(Excerpts from a spatial reasoning dataset)
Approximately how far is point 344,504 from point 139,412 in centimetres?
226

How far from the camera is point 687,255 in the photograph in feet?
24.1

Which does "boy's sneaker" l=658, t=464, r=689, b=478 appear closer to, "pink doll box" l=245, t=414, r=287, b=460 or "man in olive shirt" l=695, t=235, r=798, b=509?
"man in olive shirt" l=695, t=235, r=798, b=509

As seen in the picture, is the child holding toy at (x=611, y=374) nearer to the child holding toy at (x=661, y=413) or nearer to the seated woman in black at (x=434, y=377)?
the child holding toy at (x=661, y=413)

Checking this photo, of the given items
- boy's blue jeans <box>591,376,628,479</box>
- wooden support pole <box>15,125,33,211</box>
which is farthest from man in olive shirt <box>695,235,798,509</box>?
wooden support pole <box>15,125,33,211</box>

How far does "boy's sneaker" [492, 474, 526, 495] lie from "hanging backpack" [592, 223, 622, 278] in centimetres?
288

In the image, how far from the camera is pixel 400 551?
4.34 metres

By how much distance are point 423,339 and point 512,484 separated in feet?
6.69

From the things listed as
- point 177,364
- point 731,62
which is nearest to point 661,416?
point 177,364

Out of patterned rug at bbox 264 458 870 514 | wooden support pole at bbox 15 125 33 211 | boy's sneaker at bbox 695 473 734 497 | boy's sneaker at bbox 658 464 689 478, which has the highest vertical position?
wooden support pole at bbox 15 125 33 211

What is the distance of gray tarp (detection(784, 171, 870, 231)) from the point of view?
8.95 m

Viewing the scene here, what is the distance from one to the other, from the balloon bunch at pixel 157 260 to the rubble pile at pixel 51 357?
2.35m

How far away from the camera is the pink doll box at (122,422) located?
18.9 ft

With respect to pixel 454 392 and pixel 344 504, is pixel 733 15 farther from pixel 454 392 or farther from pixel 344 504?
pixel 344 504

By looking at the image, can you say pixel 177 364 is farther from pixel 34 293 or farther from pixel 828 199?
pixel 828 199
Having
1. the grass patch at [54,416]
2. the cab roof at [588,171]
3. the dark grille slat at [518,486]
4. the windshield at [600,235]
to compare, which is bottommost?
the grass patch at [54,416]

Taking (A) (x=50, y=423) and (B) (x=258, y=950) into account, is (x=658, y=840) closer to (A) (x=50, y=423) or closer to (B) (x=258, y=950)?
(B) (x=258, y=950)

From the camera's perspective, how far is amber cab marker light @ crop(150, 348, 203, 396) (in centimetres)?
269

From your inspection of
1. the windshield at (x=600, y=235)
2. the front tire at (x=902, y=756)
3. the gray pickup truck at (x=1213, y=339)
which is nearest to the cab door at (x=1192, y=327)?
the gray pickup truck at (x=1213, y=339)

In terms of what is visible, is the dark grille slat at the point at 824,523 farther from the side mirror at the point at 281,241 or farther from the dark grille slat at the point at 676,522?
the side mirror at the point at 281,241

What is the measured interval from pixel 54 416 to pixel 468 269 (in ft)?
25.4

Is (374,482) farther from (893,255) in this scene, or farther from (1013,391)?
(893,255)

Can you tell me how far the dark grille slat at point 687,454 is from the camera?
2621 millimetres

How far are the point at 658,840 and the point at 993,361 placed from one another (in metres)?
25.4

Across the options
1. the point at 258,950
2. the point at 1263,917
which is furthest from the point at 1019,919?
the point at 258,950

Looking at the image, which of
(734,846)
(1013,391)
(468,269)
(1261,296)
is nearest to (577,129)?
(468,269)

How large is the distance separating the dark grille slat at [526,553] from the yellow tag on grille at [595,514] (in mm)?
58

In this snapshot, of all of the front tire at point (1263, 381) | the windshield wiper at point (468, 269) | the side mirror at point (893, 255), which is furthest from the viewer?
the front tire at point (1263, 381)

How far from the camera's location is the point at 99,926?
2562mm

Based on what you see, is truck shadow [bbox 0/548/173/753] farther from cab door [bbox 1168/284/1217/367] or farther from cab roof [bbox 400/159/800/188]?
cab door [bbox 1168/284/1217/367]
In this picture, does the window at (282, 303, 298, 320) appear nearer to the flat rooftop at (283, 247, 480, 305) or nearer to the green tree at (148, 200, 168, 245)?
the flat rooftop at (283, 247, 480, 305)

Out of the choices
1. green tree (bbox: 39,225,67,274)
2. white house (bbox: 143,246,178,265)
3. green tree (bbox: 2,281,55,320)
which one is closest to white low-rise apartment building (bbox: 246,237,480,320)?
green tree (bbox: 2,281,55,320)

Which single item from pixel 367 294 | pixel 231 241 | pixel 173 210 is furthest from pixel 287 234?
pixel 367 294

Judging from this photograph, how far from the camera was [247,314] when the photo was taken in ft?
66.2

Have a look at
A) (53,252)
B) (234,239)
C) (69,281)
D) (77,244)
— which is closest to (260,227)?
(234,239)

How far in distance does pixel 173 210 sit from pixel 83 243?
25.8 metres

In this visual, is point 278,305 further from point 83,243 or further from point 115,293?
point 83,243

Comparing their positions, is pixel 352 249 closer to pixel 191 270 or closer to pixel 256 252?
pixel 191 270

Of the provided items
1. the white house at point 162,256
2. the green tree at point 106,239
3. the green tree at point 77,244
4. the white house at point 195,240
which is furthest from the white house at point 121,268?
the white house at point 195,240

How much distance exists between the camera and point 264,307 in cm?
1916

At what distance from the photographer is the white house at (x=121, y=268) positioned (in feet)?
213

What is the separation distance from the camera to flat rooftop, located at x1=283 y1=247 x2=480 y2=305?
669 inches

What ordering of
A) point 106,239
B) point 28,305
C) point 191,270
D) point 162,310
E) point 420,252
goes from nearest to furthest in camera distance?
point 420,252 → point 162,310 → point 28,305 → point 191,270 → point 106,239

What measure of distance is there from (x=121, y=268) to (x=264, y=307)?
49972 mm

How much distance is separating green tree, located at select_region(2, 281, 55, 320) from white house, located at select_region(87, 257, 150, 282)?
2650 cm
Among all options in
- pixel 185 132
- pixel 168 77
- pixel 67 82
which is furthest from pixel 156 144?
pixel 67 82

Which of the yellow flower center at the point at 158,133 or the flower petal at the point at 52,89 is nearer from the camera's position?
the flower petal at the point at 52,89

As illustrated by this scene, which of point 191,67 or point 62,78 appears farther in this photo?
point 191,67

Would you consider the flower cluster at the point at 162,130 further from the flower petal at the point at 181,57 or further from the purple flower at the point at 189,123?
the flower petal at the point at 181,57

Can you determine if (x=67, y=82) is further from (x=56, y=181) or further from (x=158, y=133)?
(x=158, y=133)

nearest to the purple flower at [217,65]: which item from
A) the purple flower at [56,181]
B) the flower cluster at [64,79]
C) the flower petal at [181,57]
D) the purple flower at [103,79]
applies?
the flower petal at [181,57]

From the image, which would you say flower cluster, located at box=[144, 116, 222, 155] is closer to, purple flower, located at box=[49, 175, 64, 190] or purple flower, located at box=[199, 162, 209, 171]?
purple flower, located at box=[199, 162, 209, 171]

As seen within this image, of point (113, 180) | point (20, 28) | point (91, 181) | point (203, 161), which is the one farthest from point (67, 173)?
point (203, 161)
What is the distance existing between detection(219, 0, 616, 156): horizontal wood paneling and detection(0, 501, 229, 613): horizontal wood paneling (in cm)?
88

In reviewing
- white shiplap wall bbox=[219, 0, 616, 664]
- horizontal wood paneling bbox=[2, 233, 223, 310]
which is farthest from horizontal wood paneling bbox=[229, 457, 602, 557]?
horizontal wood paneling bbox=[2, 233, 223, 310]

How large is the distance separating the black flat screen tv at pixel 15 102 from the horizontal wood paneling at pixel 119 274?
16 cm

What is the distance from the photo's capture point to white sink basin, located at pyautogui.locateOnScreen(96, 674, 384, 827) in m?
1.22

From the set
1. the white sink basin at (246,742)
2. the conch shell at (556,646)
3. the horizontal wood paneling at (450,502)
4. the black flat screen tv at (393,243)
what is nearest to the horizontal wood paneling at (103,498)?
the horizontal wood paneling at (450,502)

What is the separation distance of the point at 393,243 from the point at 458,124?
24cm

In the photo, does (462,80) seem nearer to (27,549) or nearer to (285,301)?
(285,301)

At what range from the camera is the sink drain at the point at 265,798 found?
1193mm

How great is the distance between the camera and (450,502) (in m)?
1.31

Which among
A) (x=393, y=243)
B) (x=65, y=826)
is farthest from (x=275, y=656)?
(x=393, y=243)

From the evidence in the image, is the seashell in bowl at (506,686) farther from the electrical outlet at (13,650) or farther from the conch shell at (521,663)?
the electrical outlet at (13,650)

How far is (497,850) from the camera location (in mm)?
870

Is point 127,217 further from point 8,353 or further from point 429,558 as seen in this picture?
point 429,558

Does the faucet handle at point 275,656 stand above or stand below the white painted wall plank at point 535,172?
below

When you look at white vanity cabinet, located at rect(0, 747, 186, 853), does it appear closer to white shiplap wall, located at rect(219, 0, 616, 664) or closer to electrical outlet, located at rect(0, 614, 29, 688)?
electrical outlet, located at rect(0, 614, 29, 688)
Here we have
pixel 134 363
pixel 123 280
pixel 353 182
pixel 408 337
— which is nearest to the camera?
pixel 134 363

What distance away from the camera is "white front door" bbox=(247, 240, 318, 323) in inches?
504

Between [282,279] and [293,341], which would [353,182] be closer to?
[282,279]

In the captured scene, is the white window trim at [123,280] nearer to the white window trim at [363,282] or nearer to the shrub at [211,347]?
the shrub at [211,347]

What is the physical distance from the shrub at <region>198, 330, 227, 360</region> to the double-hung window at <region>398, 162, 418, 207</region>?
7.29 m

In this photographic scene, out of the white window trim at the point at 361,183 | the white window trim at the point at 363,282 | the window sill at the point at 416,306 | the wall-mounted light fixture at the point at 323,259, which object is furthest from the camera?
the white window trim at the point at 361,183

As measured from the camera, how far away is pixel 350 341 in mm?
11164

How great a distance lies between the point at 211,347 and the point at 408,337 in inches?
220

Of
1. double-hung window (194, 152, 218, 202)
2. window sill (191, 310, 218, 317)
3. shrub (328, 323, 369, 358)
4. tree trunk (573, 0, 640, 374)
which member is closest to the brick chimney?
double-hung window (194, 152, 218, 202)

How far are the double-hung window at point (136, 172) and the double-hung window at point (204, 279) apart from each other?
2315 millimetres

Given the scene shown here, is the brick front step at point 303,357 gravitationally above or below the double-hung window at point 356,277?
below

> WHAT TO WORK ON
Present the items as a numbered list, from the line with "How far is (497,850)" up to and including the line with "2315 millimetres", leaving out blank lines.

> PROBLEM SOLUTION
1. How far is (497,850) from the camera location (in mm)?
2. 870
3. Is point 127,217 further from point 8,353 or further from point 429,558 as seen in this picture?
4. point 429,558
5. Does the faucet handle at point 275,656 stand above or stand below the white painted wall plank at point 535,172?
6. below
7. When you look at white vanity cabinet, located at rect(0, 747, 186, 853), does it appear closer to white shiplap wall, located at rect(219, 0, 616, 664) or closer to electrical outlet, located at rect(0, 614, 29, 688)?
8. electrical outlet, located at rect(0, 614, 29, 688)
9. Here we have
10. pixel 134 363
11. pixel 123 280
12. pixel 353 182
13. pixel 408 337
14. — which is nearest to the camera?
15. pixel 134 363
16. What distance away from the camera is "white front door" bbox=(247, 240, 318, 323) in inches?
17. 504
18. Between [282,279] and [293,341], which would [353,182] be closer to?
19. [282,279]
20. In the captured scene, is the white window trim at [123,280] nearer to the white window trim at [363,282] or nearer to the shrub at [211,347]?
21. the shrub at [211,347]
22. What is the physical distance from the shrub at <region>198, 330, 227, 360</region> to the double-hung window at <region>398, 162, 418, 207</region>?
23. 7.29 m
24. In this photographic scene, out of the white window trim at the point at 361,183 | the white window trim at the point at 363,282 | the window sill at the point at 416,306 | the wall-mounted light fixture at the point at 323,259, which object is furthest from the camera?
25. the white window trim at the point at 361,183
26. As measured from the camera, how far away is pixel 350 341 in mm?
27. 11164
28. How great a distance lies between the point at 211,347 and the point at 408,337 in inches?
29. 220
30. Of
31. 1. double-hung window (194, 152, 218, 202)
32. 2. window sill (191, 310, 218, 317)
33. 3. shrub (328, 323, 369, 358)
34. 4. tree trunk (573, 0, 640, 374)
35. which member is closest to the brick chimney?
36. double-hung window (194, 152, 218, 202)
37. How far are the double-hung window at point (136, 172) and the double-hung window at point (204, 279) apart from each other?
38. 2315 millimetres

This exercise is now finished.